> [What is being asked]
Count the lines below that contain the string "distance", treating uppercase and lowercase as different, and reply with that number alone.

> [Source records]
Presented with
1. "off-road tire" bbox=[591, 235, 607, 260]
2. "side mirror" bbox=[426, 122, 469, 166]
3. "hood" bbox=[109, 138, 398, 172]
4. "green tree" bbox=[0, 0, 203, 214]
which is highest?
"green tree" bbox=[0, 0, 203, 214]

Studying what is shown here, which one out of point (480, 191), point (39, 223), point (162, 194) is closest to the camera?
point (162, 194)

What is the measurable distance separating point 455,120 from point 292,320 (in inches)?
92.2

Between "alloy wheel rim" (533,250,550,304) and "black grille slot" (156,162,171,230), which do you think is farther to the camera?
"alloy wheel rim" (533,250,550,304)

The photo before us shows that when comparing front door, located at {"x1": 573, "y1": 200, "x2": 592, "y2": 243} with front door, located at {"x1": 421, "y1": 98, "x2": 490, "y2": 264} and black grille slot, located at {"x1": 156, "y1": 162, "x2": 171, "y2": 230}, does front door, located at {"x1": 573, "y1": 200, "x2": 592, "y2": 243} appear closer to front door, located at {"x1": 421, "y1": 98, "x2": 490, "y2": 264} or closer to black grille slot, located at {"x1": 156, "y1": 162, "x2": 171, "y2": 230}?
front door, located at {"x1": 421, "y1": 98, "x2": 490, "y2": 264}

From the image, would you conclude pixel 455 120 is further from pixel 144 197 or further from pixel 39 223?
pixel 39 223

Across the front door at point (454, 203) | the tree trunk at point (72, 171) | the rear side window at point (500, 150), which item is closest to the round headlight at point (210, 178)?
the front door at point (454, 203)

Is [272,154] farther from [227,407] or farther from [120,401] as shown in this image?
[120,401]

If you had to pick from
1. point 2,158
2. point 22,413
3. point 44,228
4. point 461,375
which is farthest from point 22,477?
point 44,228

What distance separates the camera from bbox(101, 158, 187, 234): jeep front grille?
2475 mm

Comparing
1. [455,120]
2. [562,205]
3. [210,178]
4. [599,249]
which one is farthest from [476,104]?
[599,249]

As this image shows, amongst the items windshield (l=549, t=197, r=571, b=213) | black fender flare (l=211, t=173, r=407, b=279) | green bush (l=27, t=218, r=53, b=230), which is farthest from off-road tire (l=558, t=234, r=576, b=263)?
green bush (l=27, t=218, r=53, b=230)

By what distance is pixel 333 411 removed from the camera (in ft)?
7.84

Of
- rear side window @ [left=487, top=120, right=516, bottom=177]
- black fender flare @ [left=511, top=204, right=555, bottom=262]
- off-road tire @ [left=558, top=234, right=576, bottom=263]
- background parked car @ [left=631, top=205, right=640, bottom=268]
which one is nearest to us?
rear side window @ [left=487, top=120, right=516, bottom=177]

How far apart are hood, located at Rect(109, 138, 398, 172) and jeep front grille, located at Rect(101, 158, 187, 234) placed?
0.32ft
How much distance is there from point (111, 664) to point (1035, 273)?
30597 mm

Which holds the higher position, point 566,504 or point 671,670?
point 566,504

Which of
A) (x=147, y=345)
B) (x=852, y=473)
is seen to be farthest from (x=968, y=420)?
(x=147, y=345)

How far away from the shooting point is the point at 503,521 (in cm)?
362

> [Task output]
4